So you think I have forgotten that late night,
a long time ago in that scummy place.
On your office couch reading scripts,
While you sat there licking your lips,
I was only 16 years old and scared.
I was lost even though I was prepared,
Like a deer in the headlights I sat so still,
While you pretended that I was perfect.
For the movie with that Napoleon idiot,
short guy with millions, a home in Malibu.
What a miserable little freaky misfit.
I knew that it was too late to meet you,
But I went anyway like all the girls do.
Even though you were old and full of shit,
I was determined to play and outsmart you.
So I sat there and read all of my lines,
like a tangled puppet with lipstick on.
Tight clothes and in my prime,
I turned you on but I was paralyzed,
By a desperate ego and my need for the prize.
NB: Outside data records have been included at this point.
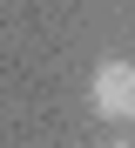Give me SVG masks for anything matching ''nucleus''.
I'll list each match as a JSON object with an SVG mask.
<instances>
[{
  "instance_id": "obj_1",
  "label": "nucleus",
  "mask_w": 135,
  "mask_h": 148,
  "mask_svg": "<svg viewBox=\"0 0 135 148\" xmlns=\"http://www.w3.org/2000/svg\"><path fill=\"white\" fill-rule=\"evenodd\" d=\"M88 108L101 114V121H135V61H101L95 74H88Z\"/></svg>"
}]
</instances>
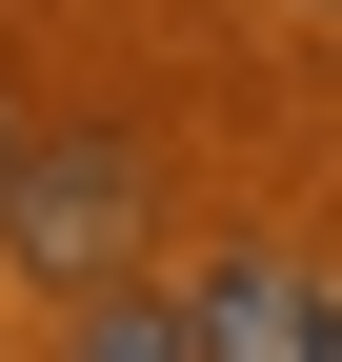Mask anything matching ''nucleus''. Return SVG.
<instances>
[{"mask_svg":"<svg viewBox=\"0 0 342 362\" xmlns=\"http://www.w3.org/2000/svg\"><path fill=\"white\" fill-rule=\"evenodd\" d=\"M182 342H201V362H342V282L282 262V242H242V262L182 282Z\"/></svg>","mask_w":342,"mask_h":362,"instance_id":"nucleus-2","label":"nucleus"},{"mask_svg":"<svg viewBox=\"0 0 342 362\" xmlns=\"http://www.w3.org/2000/svg\"><path fill=\"white\" fill-rule=\"evenodd\" d=\"M20 141H40V121H20V101H0V181H20Z\"/></svg>","mask_w":342,"mask_h":362,"instance_id":"nucleus-4","label":"nucleus"},{"mask_svg":"<svg viewBox=\"0 0 342 362\" xmlns=\"http://www.w3.org/2000/svg\"><path fill=\"white\" fill-rule=\"evenodd\" d=\"M61 362H201V342H182V302L121 282V302H81V322H61Z\"/></svg>","mask_w":342,"mask_h":362,"instance_id":"nucleus-3","label":"nucleus"},{"mask_svg":"<svg viewBox=\"0 0 342 362\" xmlns=\"http://www.w3.org/2000/svg\"><path fill=\"white\" fill-rule=\"evenodd\" d=\"M141 221H161V161L121 141V121H40V141H20V181H0V242H20L61 302H121Z\"/></svg>","mask_w":342,"mask_h":362,"instance_id":"nucleus-1","label":"nucleus"}]
</instances>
Praying that you would sort of be nice,
But when you weren’t I didn’t think twice.
I let down my long hair and blew out a sigh,
I gave you that look straight in your eyes,
I knew that this could never be paradise.
You would never ever see me twice.
So I stood up with my pissed off starlet pose,
High heels, tight skirt and sheer black panty hose.
I said words that you never wanted to hear,
You never had me or even punctured my soul.
Nothing you had could make me part of your show.
Fucking you would be like killing a baby deer,
You can dream of it until your final years.